Et connaît-on les raisons de ce choix?
C’est assez compliqué, mais on peut mentionner des raisons d’ordre économique, l’influence de certaines personnalités, notamment du prédicateur de ville Konrad Treger, qui ont certainement influencé les autorités civiles dans le sens de la foi traditionnelle. Les cantons passés à la Réforme ont eux aussi été influencés par un théologien ou un prédicateur qui avait fait le choix de ce que l’on appelait la religion nouvelle.
Quelles empreintes cette Réforme catholique a-t-elle laissées dans le paysage du Canton?

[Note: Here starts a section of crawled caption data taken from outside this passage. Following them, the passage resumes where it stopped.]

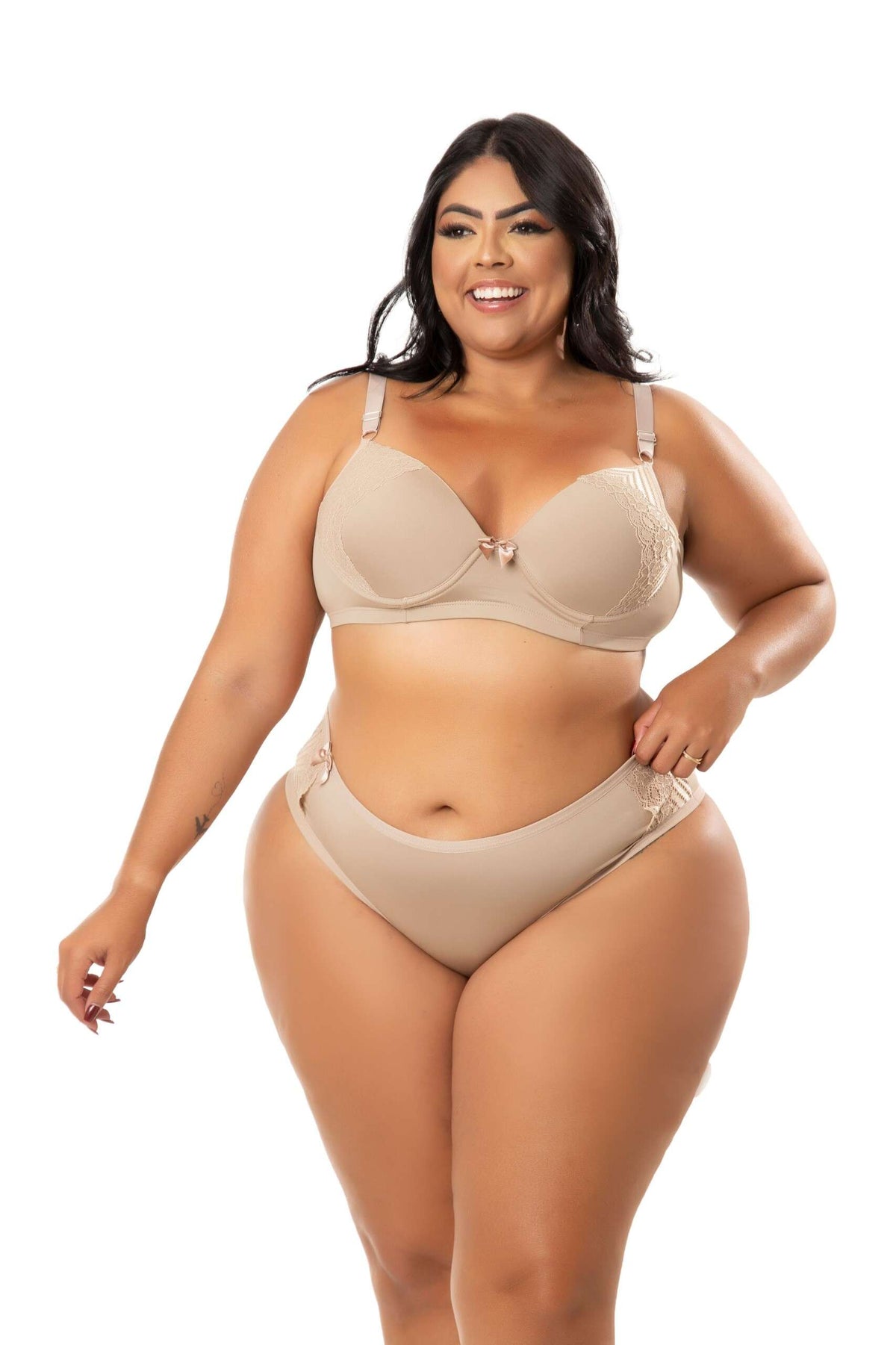 Conjunto Plus Size em Microfibra em azul-Marinho – Doce Malícia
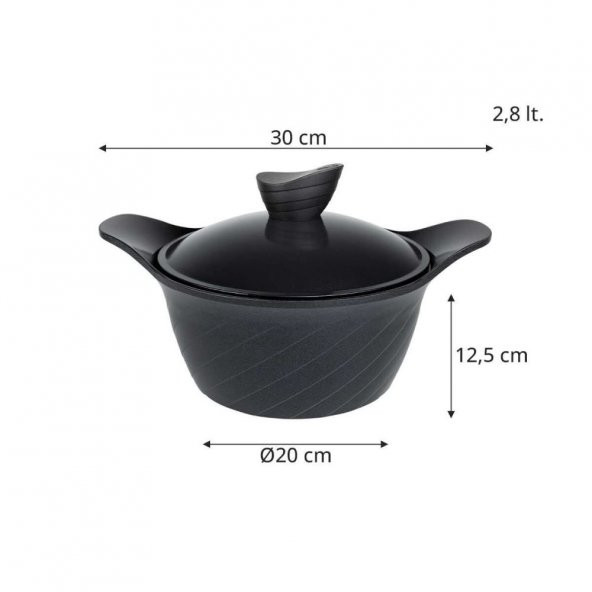 Anthony Alüminyum 20 cm Siyah Derin Tencere D-ANT20C - 6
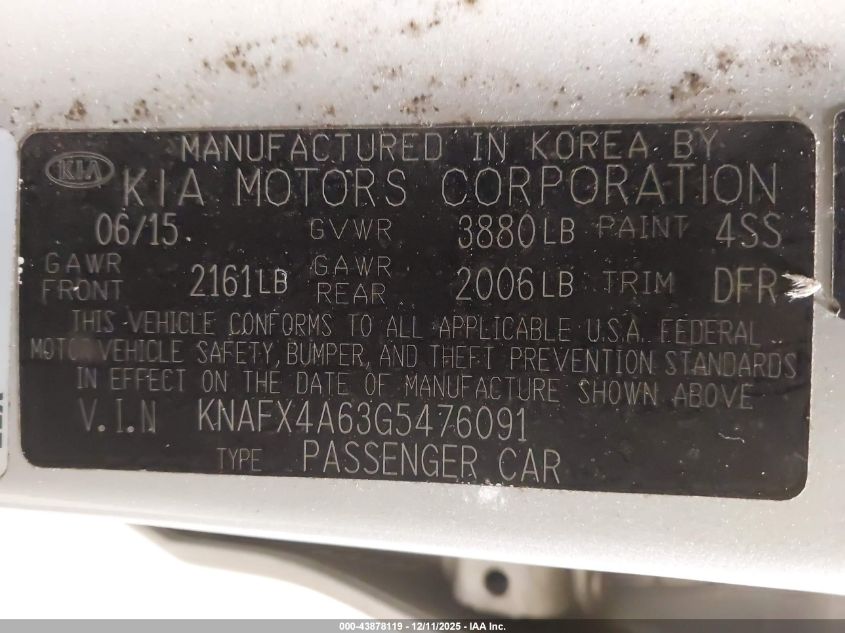 2016 Kia Forte Lx VIN: KNAFX4A63G5476091 Lot: 43878119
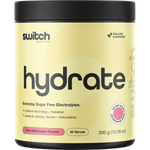 300g tub of Switch Nutrition Hydrate Everyday Kiwi Watermelon sugar-free electrolytes with 5 essential minerals.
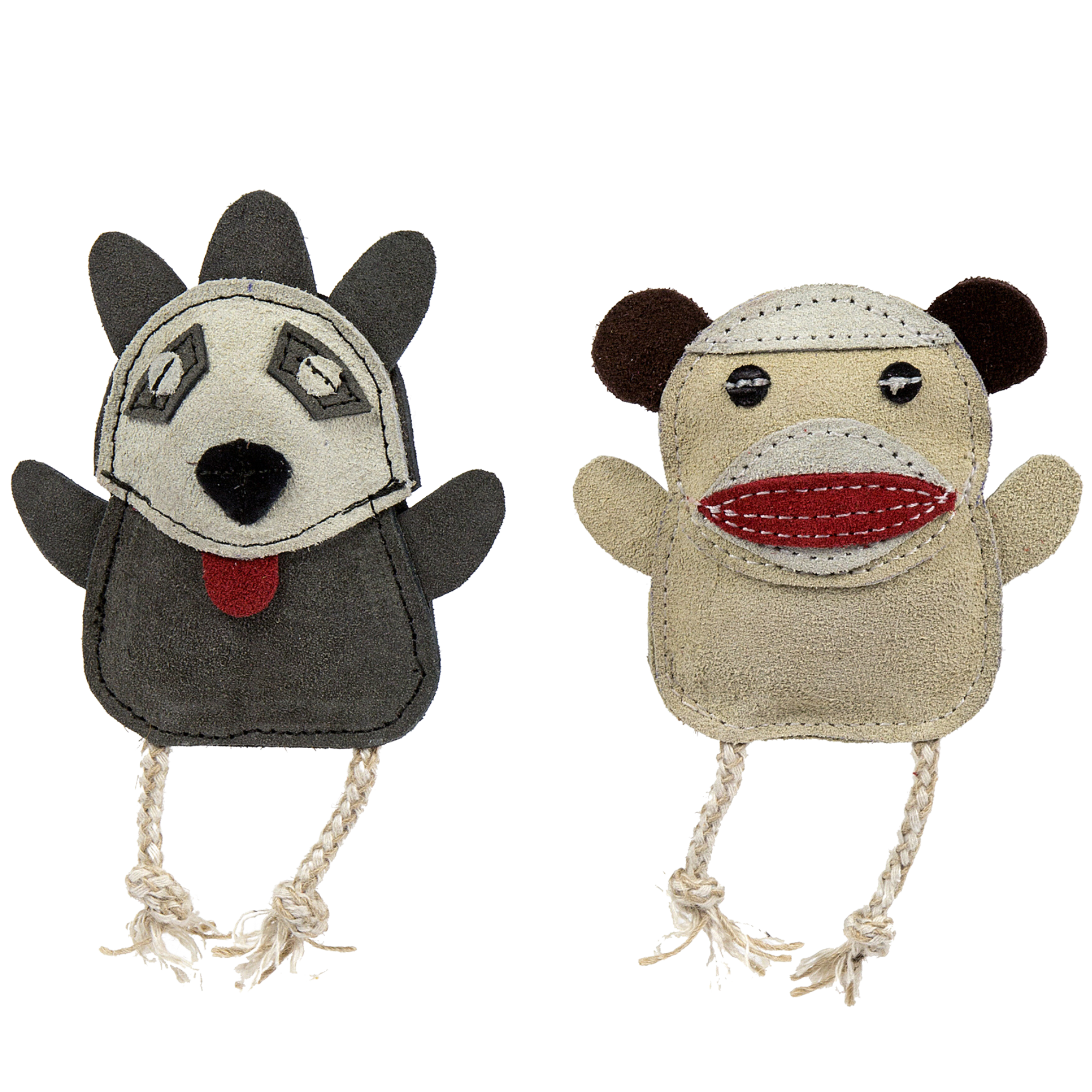 Natural Leather Wee Buddies Sock Monkey & Raccoon Dog Toys, 2 Pack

Si vous vous promenez dans le Canton de Fribourg, vous rencontrerez de nombreuses chapelles rurales, de nombreuses croix de mission au carrefour des routes. L’exposition commence par une sorte de mise en situation des visiteurs·teuses en concentrant dans un espace toute sortes d’objets de piété relativement récents (fin XIXe- début du XXe siècle) dans le style des chromos saint-sulpiciens. Les conservateurs·trices du musée gruyérien en reçoivent en effet beaucoup de personnes qui en héritent de leurs parents, mais dont elles et ils ne savent pas trop quoi faire. J’ai trouvé que cette ambiguïté, jeter ou pas ces objets hérités, était caractéristique de la relation de nombreux Fribourgeois·e·s avec le catholicisme: on n’en veut pas beaucoup mais on ne veut pas le jeter non plus.